Let me put it this way. My brain rarely ever shuts down. I’m constantly overthinking, second-guessing and self-doubting. I’m very critical of everything I do and say. And any day like that is suffering. True suffering.
So I’m glad to have denial. I’m blessed it can turn my brain off for just a second and that I can be turned into this pathetic, dripping, desperate fucktoy with just a few words. The right words that allow me to stop thinking and just focus on feeling for once. Because that’s something I’ve been told over and over again. I think too much. I feel too little.
But denial is all feeling for me. Feeling desperate. Feeling needy. Feeling safe. It fills my head with all these feelings of arousal and excitement that there’s no place for anything else.

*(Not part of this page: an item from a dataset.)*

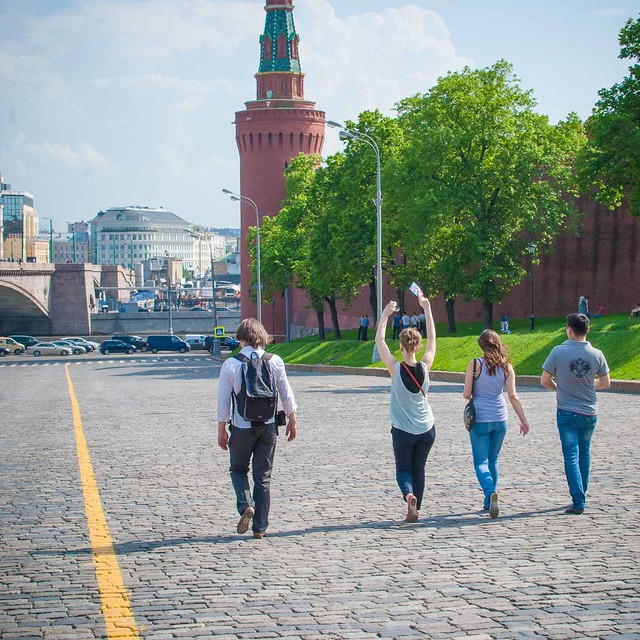 plau5ible-moscow-spring-2013-22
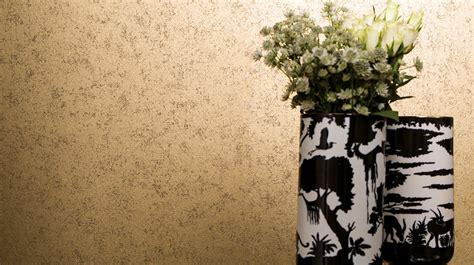 nilaya wallpapers  asian paints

And God, am I happy on a day like this to be a denialslut.
I haven’t realized until now that since im doing denial, instead of overthinking everything my thoughts are revolving much more about having something between my legs. 🙈
Exactly this 🙂 Or on how I can get something between my legs.
Beautifully expressed as usual by Lizzy.
That ability to ‘switch your brain off’ is such an important part of denial for so many.